INFORMATION SUPPLIED Block Start

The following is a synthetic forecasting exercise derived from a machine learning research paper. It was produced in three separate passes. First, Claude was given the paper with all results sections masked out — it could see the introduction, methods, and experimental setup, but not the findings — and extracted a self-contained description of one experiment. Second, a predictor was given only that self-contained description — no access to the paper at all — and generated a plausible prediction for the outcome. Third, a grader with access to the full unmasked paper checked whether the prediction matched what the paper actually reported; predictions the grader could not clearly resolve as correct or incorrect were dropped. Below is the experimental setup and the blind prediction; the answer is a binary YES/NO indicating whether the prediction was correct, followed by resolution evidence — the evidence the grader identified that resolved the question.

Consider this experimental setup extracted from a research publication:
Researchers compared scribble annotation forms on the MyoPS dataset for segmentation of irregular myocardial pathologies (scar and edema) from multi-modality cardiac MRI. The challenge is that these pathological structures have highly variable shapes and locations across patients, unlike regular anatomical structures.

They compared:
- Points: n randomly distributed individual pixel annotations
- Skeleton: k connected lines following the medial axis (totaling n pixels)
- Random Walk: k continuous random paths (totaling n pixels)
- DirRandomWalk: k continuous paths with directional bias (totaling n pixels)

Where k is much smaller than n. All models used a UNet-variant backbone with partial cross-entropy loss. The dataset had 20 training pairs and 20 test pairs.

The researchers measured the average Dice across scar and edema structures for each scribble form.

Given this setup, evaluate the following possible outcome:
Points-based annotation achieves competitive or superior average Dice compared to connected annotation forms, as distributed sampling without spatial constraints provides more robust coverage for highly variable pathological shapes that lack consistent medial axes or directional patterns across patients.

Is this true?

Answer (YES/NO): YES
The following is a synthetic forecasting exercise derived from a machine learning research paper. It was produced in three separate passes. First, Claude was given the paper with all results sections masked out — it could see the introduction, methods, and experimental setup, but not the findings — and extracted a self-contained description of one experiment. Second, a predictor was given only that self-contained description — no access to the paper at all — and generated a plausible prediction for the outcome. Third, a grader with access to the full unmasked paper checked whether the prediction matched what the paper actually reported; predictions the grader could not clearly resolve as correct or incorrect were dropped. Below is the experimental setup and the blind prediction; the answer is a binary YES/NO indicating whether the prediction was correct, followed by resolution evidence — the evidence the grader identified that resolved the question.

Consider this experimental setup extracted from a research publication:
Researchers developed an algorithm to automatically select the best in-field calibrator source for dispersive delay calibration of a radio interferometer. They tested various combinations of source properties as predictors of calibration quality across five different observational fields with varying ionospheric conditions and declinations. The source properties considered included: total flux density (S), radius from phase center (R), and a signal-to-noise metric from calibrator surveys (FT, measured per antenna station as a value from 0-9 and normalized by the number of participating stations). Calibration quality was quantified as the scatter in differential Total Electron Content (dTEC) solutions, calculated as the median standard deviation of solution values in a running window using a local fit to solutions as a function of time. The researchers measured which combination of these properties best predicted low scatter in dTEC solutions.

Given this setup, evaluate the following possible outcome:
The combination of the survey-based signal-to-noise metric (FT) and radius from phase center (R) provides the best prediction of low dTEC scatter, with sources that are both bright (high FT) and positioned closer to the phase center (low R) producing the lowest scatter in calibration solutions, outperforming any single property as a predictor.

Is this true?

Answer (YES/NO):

INFORMATION SUPPLIED Block End

■ TASK PROMPT:
Restate the records in full, keeping every word as it is.

■ EXERCISE RESULT:
The following is a synthetic forecasting exercise derived from a machine learning research paper. It was produced in three separate passes. First, Claude was given the paper with all results sections masked out — it could see the introduction, methods, and experimental setup, but not the findings — and extracted a self-contained description of one experiment. Second, a predictor was given only that self-contained description — no access to the paper at all — and generated a plausible prediction for the outcome. Third, a grader with access to the full unmasked paper checked whether the prediction matched what the paper actually reported; predictions the grader could not clearly resolve as correct or incorrect were dropped. Below is the experimental setup and the blind prediction; the answer is a binary YES/NO indicating whether the prediction was correct, followed by resolution evidence — the evidence the grader identified that resolved the question.

Consider this experimental setup extracted from a research publication:
Researchers compared scribble annotation forms on the MyoPS dataset for segmentation of irregular myocardial pathologies (scar and edema) from multi-modality cardiac MRI. The challenge is that these pathological structures have highly variable shapes and locations across patients, unlike regular anatomical structures.

They compared:
- Points: n randomly distributed individual pixel annotations
- Skeleton: k connected lines following the medial axis (totaling n pixels)
- Random Walk: k continuous random paths (totaling n pixels)
- DirRandomWalk: k continuous paths with directional bias (totaling n pixels)

Where k is much smaller than n. All models used a UNet-variant backbone with partial cross-entropy loss. The dataset had 20 training pairs and 20 test pairs.

The researchers measured the average Dice across scar and edema structures for each scribble form.

Given this setup, evaluate the following possible outcome:
Points-based annotation achieves competitive or superior average Dice compared to connected annotation forms, as distributed sampling without spatial constraints provides more robust coverage for highly variable pathological shapes that lack consistent medial axes or directional patterns across patients.

Is this true?

Answer (YES/NO): YES
The following is a synthetic forecasting exercise derived from a machine learning research paper. It was produced in three separate passes. First, Claude was given the paper with all results sections masked out — it could see the introduction, methods, and experimental setup, but not the findings — and extracted a self-contained description of one experiment. Second, a predictor was given only that self-contained description — no access to the paper at all — and generated a plausible prediction for the outcome. Third, a grader with access to the full unmasked paper checked whether the prediction matched what the paper actually reported; predictions the grader could not clearly resolve as correct or incorrect were dropped. Below is the experimental setup and the blind prediction; the answer is a binary YES/NO indicating whether the prediction was correct, followed by resolution evidence — the evidence the grader identified that resolved the question.

Consider this experimental setup extracted from a research publication:
Researchers developed an algorithm to automatically select the best in-field calibrator source for dispersive delay calibration of a radio interferometer. They tested various combinations of source properties as predictors of calibration quality across five different observational fields with varying ionospheric conditions and declinations. The source properties considered included: total flux density (S), radius from phase center (R), and a signal-to-noise metric from calibrator surveys (FT, measured per antenna station as a value from 0-9 and normalized by the number of participating stations). Calibration quality was quantified as the scatter in differential Total Electron Content (dTEC) solutions, calculated as the median standard deviation of solution values in a running window using a local fit to solutions as a function of time. The researchers measured which combination of these properties best predicted low scatter in dTEC solutions.

Given this setup, evaluate the following possible outcome:
The combination of the survey-based signal-to-noise metric (FT) and radius from phase center (R) provides the best prediction of low dTEC scatter, with sources that are both bright (high FT) and positioned closer to the phase center (low R) producing the lowest scatter in calibration solutions, outperforming any single property as a predictor.

Is this true?

Answer (YES/NO):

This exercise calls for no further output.